Document excerpt:

[Begin]

Background technique

After the wafer is polished, a large number of particles will be left on the surface of the wafer, and these particles must be removed in time, otherwise the subsequent process will be seriously affected. At the same time, whether the particles on the surface of the wafer are cleaned thoroughly will directly affect the yield of the final wafer.

FIG. 1 discloses a schematic diagram of cleaning a wafer surface in the prior art. As shown in FIG. 1 , a wafer 101 is usually vertically placed in a cleaning chamber 102 . A door 104 is provided on a side of the cleaning chamber 102 , and the door 104 allows the wafer to enter and exit the cleaning chamber. A set of rollers 106 and a pair of cleaning brushes 108 are arranged inside the cleaning chamber. A set of rollers 106 is used to support the wafer 101 and drive the wafer 101 to rotate. Generally, there are at least three rollers 106 , two at the bottom and one at the top. The three rollers 106 form a stable support for the wafer 101 . The three rollers 106 rotate under the drive of the driving mechanism, usually at the same speed and in the same direction, so as to drive the wafer 101 to rotate. A pair of cleaning brushes 108 can respectively rotate around their respective axes, and the arrangement direction of the cleaning brushes 108 is parallel to the surface of the wafer 101 . The usual cleaning process is as follows:

Open the door 104 of the cleaning chamber 102, put the wafer 101 into the cleaning chamber 102 and mount it on the roller 106, and the roller 106 starts to rotate, driving the wafer 101 to rotate together. A pair of cleaning brushes 108 are closed so that the cleaning brushes 108 are close to the front and back surfaces of the wafer 101. The meaning of "close" here is that the cleaning brushes 108 can effectively clean the surface of the wafer 101. The specific distance, or two Whether or not to contact can be selected according to the actual situation according to the conventional standards in this field. The cleaning brush 108 rotates about its own axis. During the cleaning process, both the wafer and the cleaning brush rotate, and the cleaning process is carried out in combination with the sprayed cleaning liquid. After the cleaning is completed, the pair of cleaning brushes 108 are separated so that there is enough distance to take out the wafer 101 . The door 104 is opened again, and the cleaned wafer 101 is taken out.

[End]

Dataset records:
[Begin]

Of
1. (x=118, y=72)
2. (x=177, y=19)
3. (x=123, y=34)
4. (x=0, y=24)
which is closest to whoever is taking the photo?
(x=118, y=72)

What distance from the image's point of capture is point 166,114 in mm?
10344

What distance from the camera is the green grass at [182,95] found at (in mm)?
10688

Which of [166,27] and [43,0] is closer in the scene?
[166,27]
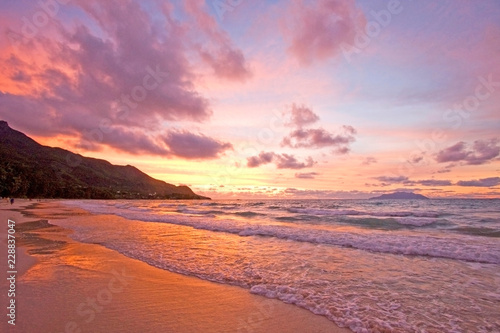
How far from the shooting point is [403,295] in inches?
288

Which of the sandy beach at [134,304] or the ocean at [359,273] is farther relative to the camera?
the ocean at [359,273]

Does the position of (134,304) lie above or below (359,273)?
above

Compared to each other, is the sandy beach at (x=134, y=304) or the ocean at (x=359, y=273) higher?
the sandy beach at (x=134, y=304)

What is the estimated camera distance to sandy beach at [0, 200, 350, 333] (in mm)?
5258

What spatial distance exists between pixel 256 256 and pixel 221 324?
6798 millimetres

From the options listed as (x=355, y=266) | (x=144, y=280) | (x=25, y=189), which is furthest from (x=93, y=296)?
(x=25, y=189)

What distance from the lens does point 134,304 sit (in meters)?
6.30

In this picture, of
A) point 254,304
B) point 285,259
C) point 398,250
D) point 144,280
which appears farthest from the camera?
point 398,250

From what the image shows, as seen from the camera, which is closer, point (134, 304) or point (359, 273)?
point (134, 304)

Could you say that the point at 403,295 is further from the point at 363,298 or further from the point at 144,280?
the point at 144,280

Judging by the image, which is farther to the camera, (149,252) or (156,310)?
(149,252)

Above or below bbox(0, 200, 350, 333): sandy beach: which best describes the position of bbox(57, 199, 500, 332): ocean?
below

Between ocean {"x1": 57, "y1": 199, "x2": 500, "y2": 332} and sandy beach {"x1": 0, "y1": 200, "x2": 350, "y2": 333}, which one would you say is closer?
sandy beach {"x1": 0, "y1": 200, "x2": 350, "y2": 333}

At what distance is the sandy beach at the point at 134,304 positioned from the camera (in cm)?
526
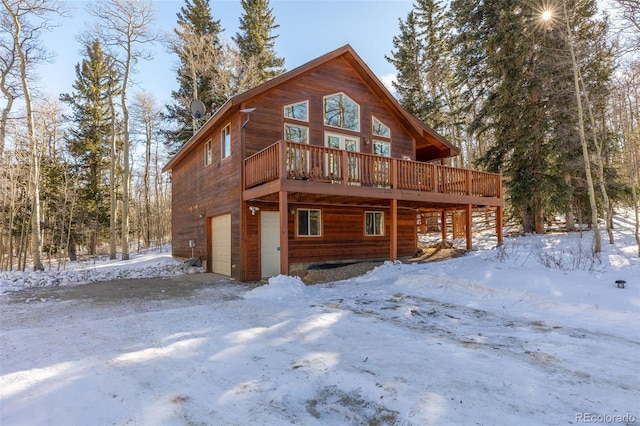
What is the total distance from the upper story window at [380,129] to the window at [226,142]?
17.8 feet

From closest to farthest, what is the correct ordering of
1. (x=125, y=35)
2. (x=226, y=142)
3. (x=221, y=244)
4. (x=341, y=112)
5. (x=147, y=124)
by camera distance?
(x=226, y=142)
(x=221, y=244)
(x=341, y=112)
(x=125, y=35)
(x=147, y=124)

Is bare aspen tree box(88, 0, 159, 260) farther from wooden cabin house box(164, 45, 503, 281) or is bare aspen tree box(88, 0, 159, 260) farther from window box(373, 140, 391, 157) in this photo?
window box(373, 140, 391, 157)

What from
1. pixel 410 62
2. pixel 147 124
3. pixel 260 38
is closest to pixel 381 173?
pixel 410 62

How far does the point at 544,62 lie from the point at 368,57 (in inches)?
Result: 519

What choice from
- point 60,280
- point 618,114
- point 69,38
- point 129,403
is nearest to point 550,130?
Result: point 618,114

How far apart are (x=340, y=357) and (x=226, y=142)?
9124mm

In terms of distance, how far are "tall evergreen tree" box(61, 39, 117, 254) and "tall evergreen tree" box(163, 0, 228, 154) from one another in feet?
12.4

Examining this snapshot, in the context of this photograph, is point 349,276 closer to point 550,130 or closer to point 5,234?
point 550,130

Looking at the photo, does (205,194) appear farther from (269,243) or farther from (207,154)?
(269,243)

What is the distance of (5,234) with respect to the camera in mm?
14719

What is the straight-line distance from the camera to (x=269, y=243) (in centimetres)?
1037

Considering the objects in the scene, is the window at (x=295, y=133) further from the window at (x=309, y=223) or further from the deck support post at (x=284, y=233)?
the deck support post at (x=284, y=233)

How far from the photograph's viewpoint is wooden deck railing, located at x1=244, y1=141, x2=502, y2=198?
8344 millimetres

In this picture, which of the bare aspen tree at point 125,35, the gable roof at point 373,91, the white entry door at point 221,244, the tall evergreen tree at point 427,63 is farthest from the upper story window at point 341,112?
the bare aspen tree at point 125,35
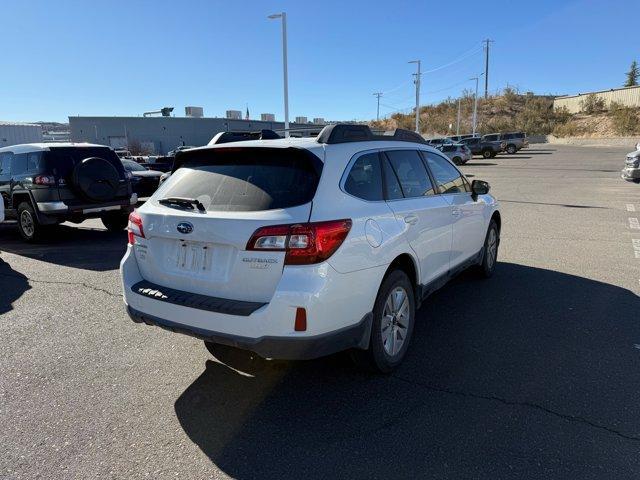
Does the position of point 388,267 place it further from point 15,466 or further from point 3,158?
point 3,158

[End]
[Begin]

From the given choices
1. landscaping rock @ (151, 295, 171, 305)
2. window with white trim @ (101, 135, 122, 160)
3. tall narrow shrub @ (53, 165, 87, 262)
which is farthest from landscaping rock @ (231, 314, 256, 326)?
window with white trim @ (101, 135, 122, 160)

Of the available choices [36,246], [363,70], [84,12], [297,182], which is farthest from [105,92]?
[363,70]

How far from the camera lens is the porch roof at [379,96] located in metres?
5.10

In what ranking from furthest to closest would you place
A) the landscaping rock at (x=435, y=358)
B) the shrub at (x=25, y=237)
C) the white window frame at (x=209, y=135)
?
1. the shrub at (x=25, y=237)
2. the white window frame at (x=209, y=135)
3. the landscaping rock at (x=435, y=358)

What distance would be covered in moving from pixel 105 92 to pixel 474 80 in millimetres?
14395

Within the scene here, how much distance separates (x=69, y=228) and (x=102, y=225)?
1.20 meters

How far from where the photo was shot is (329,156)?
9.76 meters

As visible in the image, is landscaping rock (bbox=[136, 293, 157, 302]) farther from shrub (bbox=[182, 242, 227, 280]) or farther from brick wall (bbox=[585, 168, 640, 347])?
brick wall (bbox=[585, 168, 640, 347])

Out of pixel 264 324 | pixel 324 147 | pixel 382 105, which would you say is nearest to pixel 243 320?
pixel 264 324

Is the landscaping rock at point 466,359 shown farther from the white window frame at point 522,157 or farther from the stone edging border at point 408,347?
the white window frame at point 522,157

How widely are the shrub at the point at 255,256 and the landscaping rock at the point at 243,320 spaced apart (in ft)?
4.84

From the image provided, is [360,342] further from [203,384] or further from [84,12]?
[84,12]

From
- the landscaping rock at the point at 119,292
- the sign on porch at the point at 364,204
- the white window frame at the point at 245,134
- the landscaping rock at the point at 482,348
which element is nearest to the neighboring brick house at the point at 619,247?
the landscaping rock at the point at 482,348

[End]

Set tasks:
1. In the passage on wafer cleaning, what is the usual minimum number of rollers, and where do they sit?
2. Say whether each statement agrees with the passage on wafer cleaning, and quote the words that decide it: (a) The wafer is usually placed vertically in the cleaning chamber. (b) The cleaning brushes are arranged perpendicular to the wafer surface. (c) The rollers usually turn in opposite directions.

Solution list:
1. At least three rollers: two at the bottom and one at the top.

2.
(a) Yes: "a wafer 101 is usually vertically placed in a cleaning chamber 102"
(b) No: "the arrangement direction of the cleaning brushes 108 is parallel to the surface of the wafer 101"
(c) No: "usually at the same speed and in the same direction"